**BRIEF**:
Restate, word for word and with nothing added, the lines from the one containing "United States, site archbold_FL-31." through the last line of the material below.

**PROVIDED ENTRIES**:
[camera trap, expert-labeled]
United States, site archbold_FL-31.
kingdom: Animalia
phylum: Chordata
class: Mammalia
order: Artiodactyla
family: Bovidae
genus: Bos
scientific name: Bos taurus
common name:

**EXPECTED OUTPUT**:
United States, site archbold_FL-31.
kingdom: Animalia
phylum: Chordata
class: Mammalia
order: Artiodactyla
family: Bovidae
genus: Bos
scientific name: Bos taurus
common name:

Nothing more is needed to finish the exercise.